++++ Given data
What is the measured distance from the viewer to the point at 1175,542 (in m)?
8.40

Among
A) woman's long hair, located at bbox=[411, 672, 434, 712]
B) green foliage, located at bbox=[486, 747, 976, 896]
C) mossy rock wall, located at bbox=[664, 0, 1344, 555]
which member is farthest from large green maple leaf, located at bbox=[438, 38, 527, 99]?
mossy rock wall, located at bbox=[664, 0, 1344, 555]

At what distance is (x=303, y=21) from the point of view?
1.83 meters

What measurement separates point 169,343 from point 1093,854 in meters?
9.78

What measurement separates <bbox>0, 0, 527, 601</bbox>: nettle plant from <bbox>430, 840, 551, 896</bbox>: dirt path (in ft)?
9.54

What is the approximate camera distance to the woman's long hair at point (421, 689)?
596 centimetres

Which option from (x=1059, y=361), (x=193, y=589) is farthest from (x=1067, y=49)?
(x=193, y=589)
++++++++
**Instruction**
Reproduce the stretch of the data from the line containing "Which option from" through the end of the data, keeping every character unchanged.

**Solution below**
Which option from (x=1059, y=361), (x=193, y=589) is farthest from (x=1067, y=49)?
(x=193, y=589)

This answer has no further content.